Given records section start

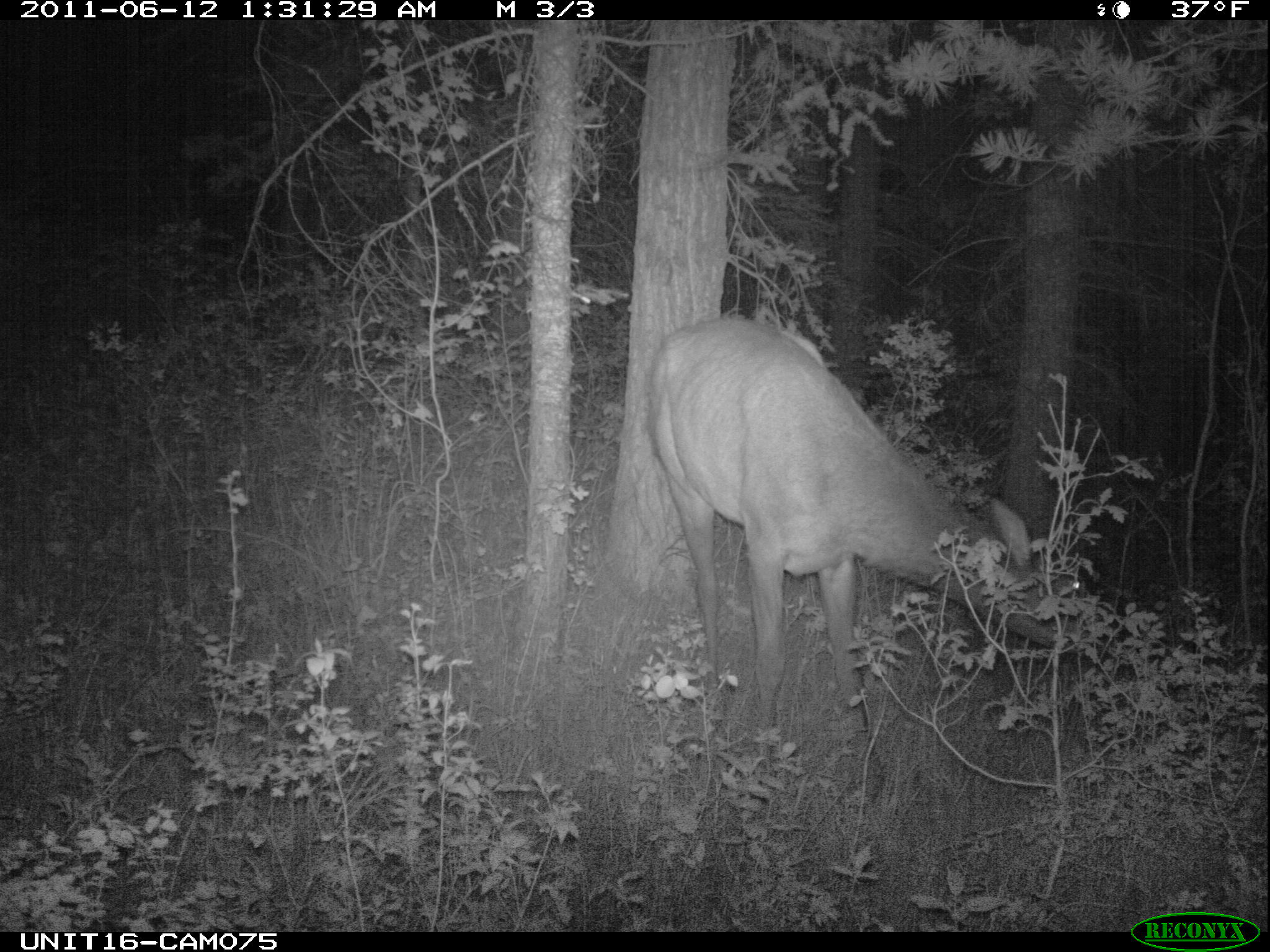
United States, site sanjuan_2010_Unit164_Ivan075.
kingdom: Animalia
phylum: Chordata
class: Mammalia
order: Artiodactyla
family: Cervidae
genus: Cervus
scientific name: Cervus elaphus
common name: red deer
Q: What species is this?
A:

Given records section end

**What is needed:**
Skipping the pictures, output the entries exactly as they appear above.

**Exercise answer:**
United States, site sanjuan_2010_Unit164_Ivan075.
kingdom: Animalia
phylum: Chordata
class: Mammalia
order: Artiodactyla
family: Cervidae
genus: Cervus
scientific name: Cervus elaphus
common name: red deer
Q: What species is this?
A:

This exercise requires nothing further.